もうすぐ1学期が終わってしまう。大きな反省点は、作家の時間がうまくまわらなかったこと。「書き出しの工夫」「比喩」「修正の仕方」「校正の仕方」といった、基本的なミニレッスンはしたものの、子どもたちの創作活動が加速せず、それに対して有効な手立ても打ち出せず、子どもも僕も悶々とした1学期だった。ミニレッスンを、子どもたちの実態に応じてこちらでカスタマイズしたり、0からデザインしたりする必要があったなと痛感してる。2学期にこの状況を立て直すために、夏休みにやれることはやっておきたいです。

 

創作活動における子どもたちの課題

  • 延々と続く会話文。

 会話文だけが延々と続くと、読み手は誰が何を言っているかついていけなくなりがち。地の文と会話文のバランスを考えさせる手立てが必要。

  • 出来事と出来事の間の描写がない。

 出来事と出来事の間を細切れに描写していくことで、情景を読み手に喚起させることができる。物語の進行もスムーズでなめらかになるので、読みやすくなる。出来事と出来事の間のグラデーション的な描写がなく、物語がぶつ切り感満載で進んでいくと物語に入り込みにくくなる。

  • プロローグで挫折。その先に進めない。

 ホワイトボードやイメージマップは、物語の設定に関するアイデアの発散には適していたし、うまく機能していたように思う。だから、子どもたちは饒舌なプロローグを書くことができていた。しかし、問題はそこからで。発散されたアイデアをもとにして、そこから物語をどう構築していくか。みんなそこにぶち当たっていて、プロローグから先に進めない。進めたとしても行き詰ってしまって物語を完結できないパターンが多発。解決のためには、物語の全体設計図を提供する必要があると感じている。石原千秋氏や工藤順一氏なんかの著作にはそこらへんの問題に対する有効な手立てがある気がしていてリサーチ中。石原千秋は、物語の型の分析を著作の中で行っていたけど、そういう知見をミニレッスンに生かすことを検討していきたいと思ってる。ただ、ひっかかってるのは、物語の構造をこういうメタな視点で批評的にとらえさせることが、何か大事なものを子どもから奪うのではないか?という意見。そういう考えもあるということは頭の片隅にいれてはおきたいとは思う。

深呼吸の必要

4月〜5月に比べると、子どもたちともある程度の関係性が築けたという安心感からか、自分に緊張感がなくなり無駄にテンションが高くなってきたきたように思える。具体的に言えば、子どもの言動に対して、脊椎反射的に反応しがちになっているということ。

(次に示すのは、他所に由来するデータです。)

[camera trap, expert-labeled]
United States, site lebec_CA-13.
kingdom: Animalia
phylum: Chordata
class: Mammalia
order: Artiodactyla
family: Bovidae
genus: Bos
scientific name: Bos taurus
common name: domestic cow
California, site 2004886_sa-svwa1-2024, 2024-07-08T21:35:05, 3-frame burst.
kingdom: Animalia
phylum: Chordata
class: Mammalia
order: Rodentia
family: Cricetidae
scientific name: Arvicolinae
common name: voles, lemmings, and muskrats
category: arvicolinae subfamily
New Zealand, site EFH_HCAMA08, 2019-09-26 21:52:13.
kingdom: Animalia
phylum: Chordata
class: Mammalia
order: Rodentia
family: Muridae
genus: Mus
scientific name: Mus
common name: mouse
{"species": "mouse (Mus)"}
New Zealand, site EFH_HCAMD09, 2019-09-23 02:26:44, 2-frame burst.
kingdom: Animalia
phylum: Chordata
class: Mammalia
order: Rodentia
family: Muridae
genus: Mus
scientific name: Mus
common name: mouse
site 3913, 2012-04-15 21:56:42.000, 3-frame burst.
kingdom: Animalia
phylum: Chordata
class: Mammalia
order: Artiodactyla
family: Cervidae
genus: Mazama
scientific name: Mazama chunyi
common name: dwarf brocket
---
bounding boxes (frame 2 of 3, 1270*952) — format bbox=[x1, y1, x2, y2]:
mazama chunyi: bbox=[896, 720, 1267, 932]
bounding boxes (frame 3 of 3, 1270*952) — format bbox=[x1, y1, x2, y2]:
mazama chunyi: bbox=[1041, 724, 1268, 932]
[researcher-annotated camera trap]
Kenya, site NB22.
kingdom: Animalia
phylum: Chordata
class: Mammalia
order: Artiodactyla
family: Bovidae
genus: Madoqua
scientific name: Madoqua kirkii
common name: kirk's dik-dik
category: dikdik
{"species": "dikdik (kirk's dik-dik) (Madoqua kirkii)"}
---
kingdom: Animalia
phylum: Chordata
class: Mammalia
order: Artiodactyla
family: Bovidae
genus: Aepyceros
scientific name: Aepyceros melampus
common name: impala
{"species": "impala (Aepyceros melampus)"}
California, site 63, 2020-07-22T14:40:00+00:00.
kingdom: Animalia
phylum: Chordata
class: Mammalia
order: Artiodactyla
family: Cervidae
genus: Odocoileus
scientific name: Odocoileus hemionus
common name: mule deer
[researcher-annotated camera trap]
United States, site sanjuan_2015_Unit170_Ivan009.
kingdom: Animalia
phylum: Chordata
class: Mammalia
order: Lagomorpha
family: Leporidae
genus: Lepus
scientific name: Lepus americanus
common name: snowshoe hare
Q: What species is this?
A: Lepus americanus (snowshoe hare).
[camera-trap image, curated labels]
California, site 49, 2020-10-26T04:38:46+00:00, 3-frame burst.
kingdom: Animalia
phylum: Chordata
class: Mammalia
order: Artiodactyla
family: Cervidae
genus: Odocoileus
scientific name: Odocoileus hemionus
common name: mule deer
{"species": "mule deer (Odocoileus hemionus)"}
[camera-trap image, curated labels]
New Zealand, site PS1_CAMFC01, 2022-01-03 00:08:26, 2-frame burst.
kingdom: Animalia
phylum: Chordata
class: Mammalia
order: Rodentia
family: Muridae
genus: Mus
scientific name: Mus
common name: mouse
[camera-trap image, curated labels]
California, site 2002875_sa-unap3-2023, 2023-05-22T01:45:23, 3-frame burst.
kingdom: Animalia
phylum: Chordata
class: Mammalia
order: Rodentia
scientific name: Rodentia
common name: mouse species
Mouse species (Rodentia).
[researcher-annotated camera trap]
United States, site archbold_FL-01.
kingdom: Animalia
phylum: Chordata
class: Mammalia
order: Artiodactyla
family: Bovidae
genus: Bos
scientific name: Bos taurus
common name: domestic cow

例えばこんなエピソードが今日あった。僕がみんなに何かを話している時に、ある子が途中で話に割って入ってきた。彼なりに言いたかったことがあったんだろう。でも、僕は思わずカチンときて「まあ、人の話は最後まで聞きなよ!」と頭ごなしにその子の発言を封じ込めた。彼の不服そうな顔。僕は「あ、やっちまった」と思った。後悔するも遅し。なんであそこで僕はあんなにカチンときてああいう態度を思わずとってしまったのか。「先生の言うことを子どもは最後まで黙って聞くべき」という考えが自分の中に強くあることに気づいた。あそこであんな風に反射的に高圧的に反応しなくても、もっと穏やかでしなやかに、過刺激にならないやり方で対処することもできたはずだったのに。

1学期の最初の方が、感情的にならずに、子どもたちの有り様や振るまいを冷めた頭で観察し、一呼吸おいて子どもと向かい合えていたと思う。教員が脊椎反射的な反応をすれば、当たり前だけど子どもたちもそういう反応をする。子どもの姿は自分の姿と鏡合わせ。自分の子どもとの向かいあう時のリズム、ペースが早くなっている。深呼吸しないといけない。